» **What you need to do**
Copy out, word for word, the whole text below about halogen floodlight fixtures and their bulb contacts.

» **Passage to read**
I'm beginning to think that it's just the nature of the fixture/bulb combination.
http://www.cooperindustries.com/content/public/en/lighting/products/consumer_products/floodlights/_182506.html (http://www.cooperindustries.com/content/public/en/lighting/products/consumer_products/floodlights/_182506.html)
Maybe it gets too hot and the contacts spread apart a little and causes an ark or similar. Although I've never seen them flicker.
I've seen this issue with all types of Halogen fixtures using this tube style duel contact bulbs.
2 things cause this as previously posted.
1) Poor contact.
Usually due to cheap material that weakens when heated & cooled causing the contact to loose its spring tension.
2) Corrosion:
The contacts are made from inferior material that easily corrodes whether its due to moisture or arcing.
The solution is to replace the complete assembly. I have tried to clean the contacts, securing the contacts to keep the proper tension, used soldering paste & dielectric grease to prevent moisture and corrosion to no lasting avail.
I work mainly with lighting, Mainly with Lasers & LED's and here's my suggestion for anyone who wants outside lighting that is bright, long lasting, that uses's dusk to dawn/Motion sensors that actually work & save money on electricity in the long run.
After tons of research & reading reviews, I started off with the floodlight base assembly first, then the sensor type and the style of bulb holders best for my security lighting needs.
After much consideration and over a year+ of actual usage I can hands down state that RAB products are of the highest quality at reasonable prices.
Here is a breakdown of the parts used, average cost and where I got them from. Everything I used had a purpose, so the specs/discriptions are very inportant.
The BASE has 4 holes over the 2-3 typically found on cheaper versions. With 4 holes I could add another light or sensor & have a choice of different configurations.

» **Entries shown**
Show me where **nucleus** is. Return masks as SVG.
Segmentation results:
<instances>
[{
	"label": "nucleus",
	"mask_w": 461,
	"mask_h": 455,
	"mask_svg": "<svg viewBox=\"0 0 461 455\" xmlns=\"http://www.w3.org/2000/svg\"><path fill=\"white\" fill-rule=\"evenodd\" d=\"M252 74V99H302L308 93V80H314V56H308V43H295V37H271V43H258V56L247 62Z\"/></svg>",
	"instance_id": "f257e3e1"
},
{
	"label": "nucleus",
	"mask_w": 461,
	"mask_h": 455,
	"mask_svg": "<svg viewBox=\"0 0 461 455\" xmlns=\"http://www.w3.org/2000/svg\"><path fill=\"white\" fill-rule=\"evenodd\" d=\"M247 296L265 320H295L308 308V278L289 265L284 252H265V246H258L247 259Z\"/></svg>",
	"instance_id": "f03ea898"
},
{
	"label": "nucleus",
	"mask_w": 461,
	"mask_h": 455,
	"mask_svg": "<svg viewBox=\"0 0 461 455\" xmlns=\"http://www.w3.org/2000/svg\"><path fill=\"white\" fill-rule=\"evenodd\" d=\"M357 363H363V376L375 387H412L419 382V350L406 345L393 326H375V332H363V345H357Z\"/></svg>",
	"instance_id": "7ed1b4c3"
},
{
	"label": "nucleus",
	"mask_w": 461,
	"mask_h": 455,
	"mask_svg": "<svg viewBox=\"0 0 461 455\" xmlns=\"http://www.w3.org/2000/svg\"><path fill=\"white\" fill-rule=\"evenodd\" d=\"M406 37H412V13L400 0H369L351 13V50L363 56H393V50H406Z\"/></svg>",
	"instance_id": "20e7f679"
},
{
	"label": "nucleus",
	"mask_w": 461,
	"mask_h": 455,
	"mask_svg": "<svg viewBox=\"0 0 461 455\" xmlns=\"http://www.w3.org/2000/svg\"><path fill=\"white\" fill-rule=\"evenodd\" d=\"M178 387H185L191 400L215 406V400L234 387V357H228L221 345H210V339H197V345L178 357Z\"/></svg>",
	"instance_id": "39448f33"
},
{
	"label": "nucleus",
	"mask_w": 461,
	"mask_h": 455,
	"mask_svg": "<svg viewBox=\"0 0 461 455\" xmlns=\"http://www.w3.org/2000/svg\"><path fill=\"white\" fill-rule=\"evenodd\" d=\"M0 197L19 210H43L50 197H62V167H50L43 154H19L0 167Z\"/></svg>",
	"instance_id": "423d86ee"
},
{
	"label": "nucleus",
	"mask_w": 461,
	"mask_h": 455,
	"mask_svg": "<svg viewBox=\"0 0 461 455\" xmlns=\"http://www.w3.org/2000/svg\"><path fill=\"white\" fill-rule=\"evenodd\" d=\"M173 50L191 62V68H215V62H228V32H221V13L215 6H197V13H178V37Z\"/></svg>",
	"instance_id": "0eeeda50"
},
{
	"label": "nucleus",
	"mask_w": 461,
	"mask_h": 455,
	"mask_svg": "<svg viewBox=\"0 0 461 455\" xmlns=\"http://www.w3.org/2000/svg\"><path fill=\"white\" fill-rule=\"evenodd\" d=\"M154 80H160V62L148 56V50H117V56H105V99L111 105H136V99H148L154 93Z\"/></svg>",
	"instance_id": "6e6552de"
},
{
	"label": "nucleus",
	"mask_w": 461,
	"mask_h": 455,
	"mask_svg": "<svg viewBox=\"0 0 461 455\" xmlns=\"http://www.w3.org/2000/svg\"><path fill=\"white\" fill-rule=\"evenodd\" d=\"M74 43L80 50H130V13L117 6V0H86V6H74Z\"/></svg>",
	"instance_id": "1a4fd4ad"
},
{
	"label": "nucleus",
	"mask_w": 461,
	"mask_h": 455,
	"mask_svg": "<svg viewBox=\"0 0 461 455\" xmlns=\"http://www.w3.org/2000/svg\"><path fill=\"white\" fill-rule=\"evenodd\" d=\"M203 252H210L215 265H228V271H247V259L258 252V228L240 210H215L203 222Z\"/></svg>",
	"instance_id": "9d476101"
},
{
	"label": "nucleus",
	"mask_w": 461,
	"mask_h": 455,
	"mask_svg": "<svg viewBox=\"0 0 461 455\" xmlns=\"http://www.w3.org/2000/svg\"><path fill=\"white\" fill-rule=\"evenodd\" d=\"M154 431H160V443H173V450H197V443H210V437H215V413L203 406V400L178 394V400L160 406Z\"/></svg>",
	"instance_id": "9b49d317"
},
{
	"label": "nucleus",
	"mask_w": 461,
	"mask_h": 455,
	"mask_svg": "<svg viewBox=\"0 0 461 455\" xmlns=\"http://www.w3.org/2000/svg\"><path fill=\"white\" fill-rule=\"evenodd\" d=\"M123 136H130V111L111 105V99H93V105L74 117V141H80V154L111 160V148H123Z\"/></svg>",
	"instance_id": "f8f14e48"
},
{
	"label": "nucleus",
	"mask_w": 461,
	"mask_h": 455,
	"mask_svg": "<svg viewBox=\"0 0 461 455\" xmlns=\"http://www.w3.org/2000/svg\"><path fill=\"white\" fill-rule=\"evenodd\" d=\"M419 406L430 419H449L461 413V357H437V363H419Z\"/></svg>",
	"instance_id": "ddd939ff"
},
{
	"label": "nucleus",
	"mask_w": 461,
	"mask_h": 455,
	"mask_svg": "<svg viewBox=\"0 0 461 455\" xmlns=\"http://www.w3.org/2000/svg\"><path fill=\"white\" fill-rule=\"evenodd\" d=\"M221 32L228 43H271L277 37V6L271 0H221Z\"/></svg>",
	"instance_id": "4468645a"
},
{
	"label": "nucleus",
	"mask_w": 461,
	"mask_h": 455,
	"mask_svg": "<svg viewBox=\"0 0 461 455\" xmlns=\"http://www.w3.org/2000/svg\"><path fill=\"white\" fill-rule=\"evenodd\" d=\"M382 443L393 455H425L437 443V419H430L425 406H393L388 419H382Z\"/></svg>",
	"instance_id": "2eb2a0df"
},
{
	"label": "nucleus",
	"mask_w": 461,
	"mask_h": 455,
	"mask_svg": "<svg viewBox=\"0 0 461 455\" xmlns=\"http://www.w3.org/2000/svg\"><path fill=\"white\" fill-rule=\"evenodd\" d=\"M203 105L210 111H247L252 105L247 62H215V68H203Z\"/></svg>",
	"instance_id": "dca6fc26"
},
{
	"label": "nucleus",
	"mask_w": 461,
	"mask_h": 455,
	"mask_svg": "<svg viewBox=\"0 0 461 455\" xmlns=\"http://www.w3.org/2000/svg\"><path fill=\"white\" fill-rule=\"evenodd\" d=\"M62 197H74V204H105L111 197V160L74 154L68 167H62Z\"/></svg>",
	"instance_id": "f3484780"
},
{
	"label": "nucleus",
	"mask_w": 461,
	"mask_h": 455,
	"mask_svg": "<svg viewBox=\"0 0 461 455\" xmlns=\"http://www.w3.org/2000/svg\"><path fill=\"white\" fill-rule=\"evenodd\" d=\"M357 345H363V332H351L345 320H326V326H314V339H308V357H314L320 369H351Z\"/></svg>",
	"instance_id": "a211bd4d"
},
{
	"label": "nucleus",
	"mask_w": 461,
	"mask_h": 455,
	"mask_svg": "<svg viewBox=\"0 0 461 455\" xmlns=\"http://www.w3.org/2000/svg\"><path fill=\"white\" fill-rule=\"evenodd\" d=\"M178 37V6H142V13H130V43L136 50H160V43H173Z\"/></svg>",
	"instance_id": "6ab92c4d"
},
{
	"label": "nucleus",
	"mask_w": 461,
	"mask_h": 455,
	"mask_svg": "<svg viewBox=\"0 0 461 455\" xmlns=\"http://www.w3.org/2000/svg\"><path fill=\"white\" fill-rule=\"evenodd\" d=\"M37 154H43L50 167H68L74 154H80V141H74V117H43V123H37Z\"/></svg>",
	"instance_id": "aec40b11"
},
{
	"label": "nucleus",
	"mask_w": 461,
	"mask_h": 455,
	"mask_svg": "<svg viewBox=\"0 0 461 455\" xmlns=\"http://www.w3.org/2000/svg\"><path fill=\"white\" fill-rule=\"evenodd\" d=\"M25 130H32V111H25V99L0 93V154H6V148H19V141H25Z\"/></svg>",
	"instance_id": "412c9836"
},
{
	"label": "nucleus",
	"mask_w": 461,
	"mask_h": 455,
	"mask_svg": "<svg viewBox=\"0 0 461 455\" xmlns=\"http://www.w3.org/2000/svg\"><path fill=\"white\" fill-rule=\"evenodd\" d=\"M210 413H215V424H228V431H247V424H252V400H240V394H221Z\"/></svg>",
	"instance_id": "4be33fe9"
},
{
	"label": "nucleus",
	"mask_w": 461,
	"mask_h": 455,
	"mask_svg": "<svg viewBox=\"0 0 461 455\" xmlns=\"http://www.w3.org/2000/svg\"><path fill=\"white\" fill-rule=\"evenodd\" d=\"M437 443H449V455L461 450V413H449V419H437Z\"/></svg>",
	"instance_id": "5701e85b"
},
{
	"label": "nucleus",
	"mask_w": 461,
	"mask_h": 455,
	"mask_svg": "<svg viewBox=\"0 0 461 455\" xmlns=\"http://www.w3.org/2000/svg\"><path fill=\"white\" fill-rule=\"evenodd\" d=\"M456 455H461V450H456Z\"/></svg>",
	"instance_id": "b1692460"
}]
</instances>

» **Output below**
I'm beginning to think that it's just the nature of the fixture/bulb combination.
http://www.cooperindustries.com/content/public/en/lighting/products/consumer_products/floodlights/_182506.html (http://www.cooperindustries.com/content/public/en/lighting/products/consumer_products/floodlights/_182506.html)
Maybe it gets too hot and the contacts spread apart a little and causes an ark or similar. Although I've never seen them flicker.
I've seen this issue with all types of Halogen fixtures using this tube style duel contact bulbs.
2 things cause this as previously posted.
1) Poor contact.
Usually due to cheap material that weakens when heated & cooled causing the contact to loose its spring tension.
2) Corrosion:
The contacts are made from inferior material that easily corrodes whether its due to moisture or arcing.
The solution is to replace the complete assembly. I have tried to clean the contacts, securing the contacts to keep the proper tension, used soldering paste & dielectric grease to prevent moisture and corrosion to no lasting avail.
I work mainly with lighting, Mainly with Lasers & LED's and here's my suggestion for anyone who wants outside lighting that is bright, long lasting, that uses's dusk to dawn/Motion sensors that actually work & save money on electricity in the long run.
After tons of research & reading reviews, I started off with the floodlight base assembly first, then the sensor type and the style of bulb holders best for my security lighting needs.
After much consideration and over a year+ of actual usage I can hands down state that RAB products are of the highest quality at reasonable prices.
Here is a breakdown of the parts used, average cost and where I got them from. Everything I used had a purpose, so the specs/discriptions are very inportant.
The BASE has 4 holes over the 2-3 typically found on cheaper versions. With 4 holes I could add another light or sensor & have a choice of different configurations.